start Records for the task

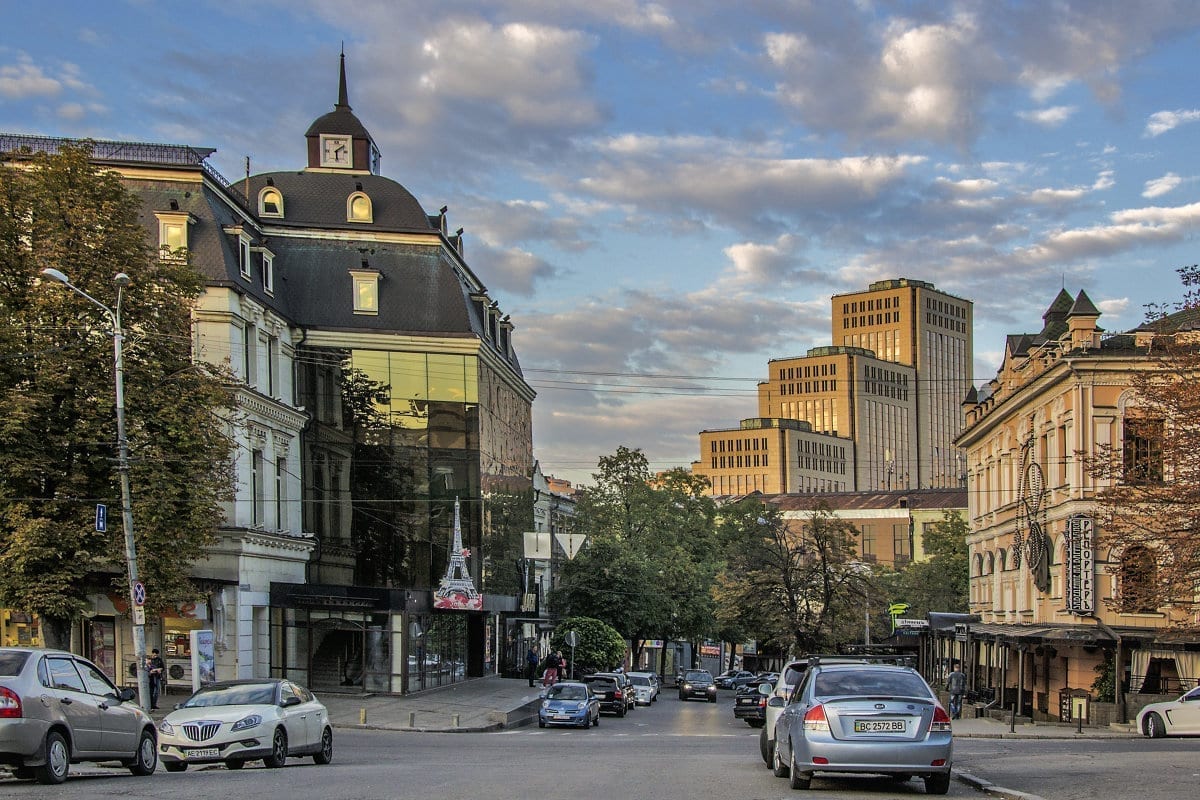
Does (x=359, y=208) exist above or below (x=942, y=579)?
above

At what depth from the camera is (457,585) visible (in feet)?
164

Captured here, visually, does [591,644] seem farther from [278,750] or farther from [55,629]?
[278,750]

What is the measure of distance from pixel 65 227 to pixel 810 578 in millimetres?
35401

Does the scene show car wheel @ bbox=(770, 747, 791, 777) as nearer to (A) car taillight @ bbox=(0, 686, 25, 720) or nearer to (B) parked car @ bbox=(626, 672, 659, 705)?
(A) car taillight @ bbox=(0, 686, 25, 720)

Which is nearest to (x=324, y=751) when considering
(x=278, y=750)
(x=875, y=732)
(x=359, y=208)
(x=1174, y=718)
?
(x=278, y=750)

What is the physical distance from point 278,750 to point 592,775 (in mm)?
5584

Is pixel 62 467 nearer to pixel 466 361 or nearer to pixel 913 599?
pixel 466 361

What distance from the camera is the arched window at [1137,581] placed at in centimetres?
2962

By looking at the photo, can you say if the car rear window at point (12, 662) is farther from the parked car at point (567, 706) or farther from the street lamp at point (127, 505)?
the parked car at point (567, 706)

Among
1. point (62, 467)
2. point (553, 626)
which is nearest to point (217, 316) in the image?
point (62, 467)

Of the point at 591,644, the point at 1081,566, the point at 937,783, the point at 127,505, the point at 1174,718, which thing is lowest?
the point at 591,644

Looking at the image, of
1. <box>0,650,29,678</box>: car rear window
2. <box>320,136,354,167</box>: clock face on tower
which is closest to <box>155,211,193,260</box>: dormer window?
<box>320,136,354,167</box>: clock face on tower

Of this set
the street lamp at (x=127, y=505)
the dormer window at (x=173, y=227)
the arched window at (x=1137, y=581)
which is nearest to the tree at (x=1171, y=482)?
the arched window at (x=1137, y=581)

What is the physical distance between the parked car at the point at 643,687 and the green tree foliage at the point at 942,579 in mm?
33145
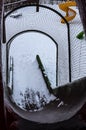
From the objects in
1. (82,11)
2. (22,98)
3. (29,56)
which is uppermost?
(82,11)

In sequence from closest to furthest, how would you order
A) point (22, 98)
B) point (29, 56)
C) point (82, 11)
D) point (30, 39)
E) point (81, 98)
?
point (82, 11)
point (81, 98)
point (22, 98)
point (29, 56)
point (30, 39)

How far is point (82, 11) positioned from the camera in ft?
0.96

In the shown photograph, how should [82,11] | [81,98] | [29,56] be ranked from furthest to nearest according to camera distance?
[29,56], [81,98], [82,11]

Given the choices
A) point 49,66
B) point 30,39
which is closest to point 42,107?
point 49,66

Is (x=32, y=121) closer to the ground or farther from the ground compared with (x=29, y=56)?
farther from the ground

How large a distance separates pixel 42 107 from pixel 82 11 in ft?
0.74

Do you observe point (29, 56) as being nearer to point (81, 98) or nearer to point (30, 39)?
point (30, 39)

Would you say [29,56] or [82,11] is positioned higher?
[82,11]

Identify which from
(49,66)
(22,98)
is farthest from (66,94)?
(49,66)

end Records for the task
start Records for the task

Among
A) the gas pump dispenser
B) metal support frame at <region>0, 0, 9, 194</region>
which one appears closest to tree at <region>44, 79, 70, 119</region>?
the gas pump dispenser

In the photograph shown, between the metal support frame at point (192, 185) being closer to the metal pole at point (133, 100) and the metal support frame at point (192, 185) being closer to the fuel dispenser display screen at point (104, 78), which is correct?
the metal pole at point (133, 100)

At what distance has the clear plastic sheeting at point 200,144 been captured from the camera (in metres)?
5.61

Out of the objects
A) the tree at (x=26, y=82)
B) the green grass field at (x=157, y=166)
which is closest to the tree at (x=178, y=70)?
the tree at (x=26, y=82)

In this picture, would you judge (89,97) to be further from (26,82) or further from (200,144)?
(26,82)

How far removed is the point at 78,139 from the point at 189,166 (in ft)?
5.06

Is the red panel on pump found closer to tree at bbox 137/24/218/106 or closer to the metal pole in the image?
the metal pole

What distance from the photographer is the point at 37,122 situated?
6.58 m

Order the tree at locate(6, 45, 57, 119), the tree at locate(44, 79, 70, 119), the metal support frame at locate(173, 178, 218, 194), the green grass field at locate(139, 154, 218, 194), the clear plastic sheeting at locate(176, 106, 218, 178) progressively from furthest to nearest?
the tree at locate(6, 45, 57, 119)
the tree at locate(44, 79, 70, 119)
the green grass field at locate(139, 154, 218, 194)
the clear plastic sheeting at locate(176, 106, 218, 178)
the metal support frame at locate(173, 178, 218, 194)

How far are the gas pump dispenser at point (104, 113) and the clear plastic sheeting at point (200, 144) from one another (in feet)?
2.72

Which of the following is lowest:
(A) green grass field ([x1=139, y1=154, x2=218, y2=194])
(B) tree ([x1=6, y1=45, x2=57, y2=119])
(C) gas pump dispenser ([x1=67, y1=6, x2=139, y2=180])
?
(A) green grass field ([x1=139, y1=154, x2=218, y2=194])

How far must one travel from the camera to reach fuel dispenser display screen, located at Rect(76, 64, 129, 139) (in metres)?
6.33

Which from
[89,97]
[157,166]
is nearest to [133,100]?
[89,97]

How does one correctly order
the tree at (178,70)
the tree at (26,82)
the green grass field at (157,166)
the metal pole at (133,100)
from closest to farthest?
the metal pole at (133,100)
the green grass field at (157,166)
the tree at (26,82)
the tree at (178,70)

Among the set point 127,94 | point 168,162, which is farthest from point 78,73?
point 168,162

end Records for the task

## Directive
Gather every line from the records above that contains the string "bbox", and copy each one out. Case counts.

## Answer to the task
Does the scene show car wheel @ bbox=(770, 747, 791, 777) as nearer to (A) car taillight @ bbox=(0, 686, 25, 720) or nearer to (B) parked car @ bbox=(626, 672, 659, 705)?
(A) car taillight @ bbox=(0, 686, 25, 720)
Is the red panel on pump found closer to tree at bbox 137/24/218/106 or closer to the metal pole in the image?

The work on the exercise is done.